L’ultima sonata per pianoforte (Sonata No. 1 in Sol Minore) nasce dall’esigenza di farsi piacere a tutti i costi, una stanza davvero antipatica che è quella della malattia e che diventa però simbolo della stanza dove è possibile costruire ciò che ci appartiene. Un brano lunghissimo ma davvero di forte impatto, carico di poesia, il cui ritmo trascinante parte lentamente e si trasforma piano piano, raggiungendo un’intensità notevole grazie al virtuosismo musicale dimostrato ma anche dall’uso totale dello strumento (usato come batteria con il battere delle mani sulle pareti e come strumento a corda pizzicando appunto le corde interne), sprigionando così ogni possibile suono.
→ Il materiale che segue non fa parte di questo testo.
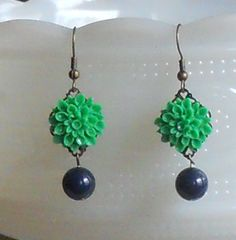 Kelly Green/Navy Wedding Jewelry    Kelly Green Flower Earrings by AdornmentsbyWendi on Etsy, $12.00 Notre Dame colors!!! squeee!!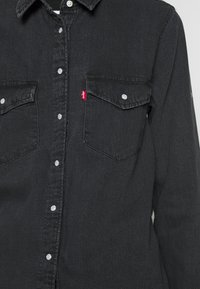 Levi's® - ESSENTIAL WESTERN - Button-down blouse - black sheep - 4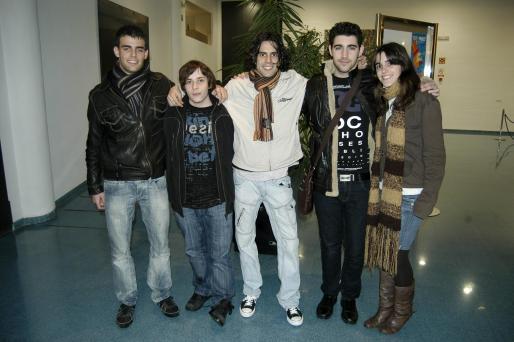 A la izquierda, Xavier García, Bartomeu Galmés, Emilià Garcias, Albert Carrió y Nuria Galmés forman el grupo Eskasos.
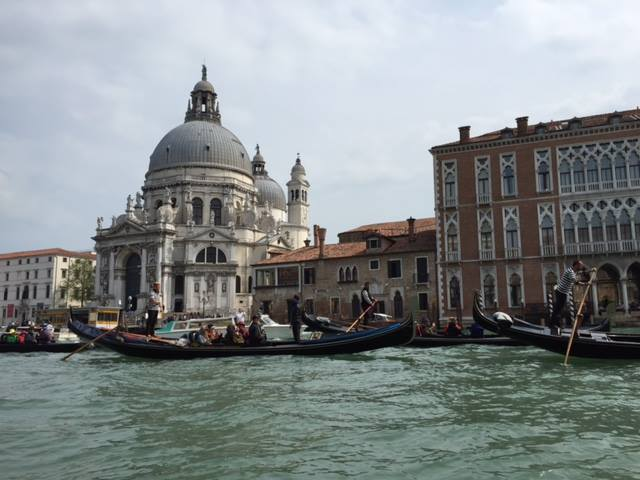 Gondola rush hour at St Marks.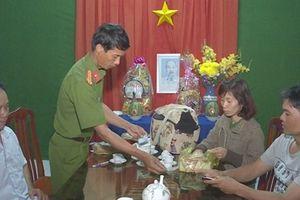 Hai người dân ở Vĩnh Long mang trả túi xách bên trong có 120 triệu đồng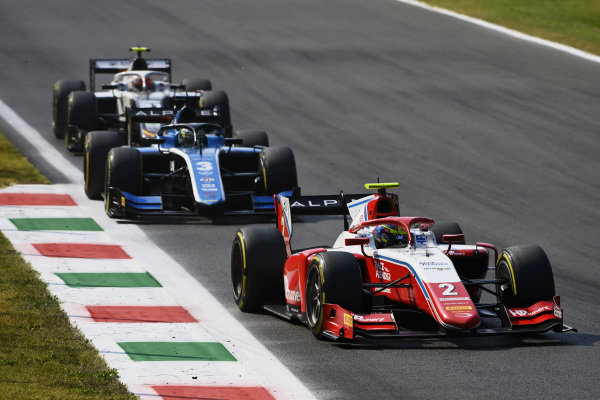 Oscar Piastri (AUS, Prema Racing), leads Guanyu Zhou (CHN, Uni-Virtuosi Racing), and Ralph Boschung (CHE, Campos Racing)
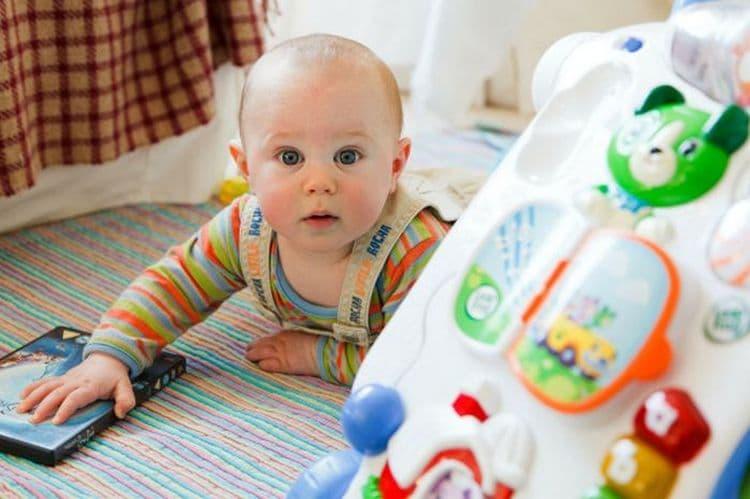 развивающие игры для детей в 8 месяцев должны быть легкими, но занимательными.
Si ha davvero l’impressione di passare in un’altra stanza verso un volo liberatorio; come Bosso stesso ha ricordato “i problemi in musica non esistono, ma anzi si trasformano in meravigliose opportunità, quindi non bisogna mai dare niente per scontato”.
Con l’augurio conclusivo di poter trovare la libertà di sapersi accettare, Bosso ha guadagnato una doppia standing ovation, ricambiando l’affetto del pubblico concludendo questo percorso narrativo in musica concedendo un bellissimo bis, “Smile for life”, perché, come lo stesso Bosso ha dichiarato di aver dovuto reimparare a sorridere, più si sorride più si contagiano gli concertoBosso_10 Musiculturaonlinealtri: “quando sorridiamo a qualcuno non gli cambiamo la vita, ma possiamo cambiargli una giornata. E una giornata può cambiare una vita.”
La musica rappresenta la società ideale e ogni Paese ha bisogno di musica, ma soprattutto di buona musica come quella che il musicista torinese ha dimostrato di saper creare, regalando una serata piena di emozioni e magia, grazie anche all’uso essenziale di colori monocromatici e un disegno luci davvero molto efficace e capace di regalare grandi suggestioni.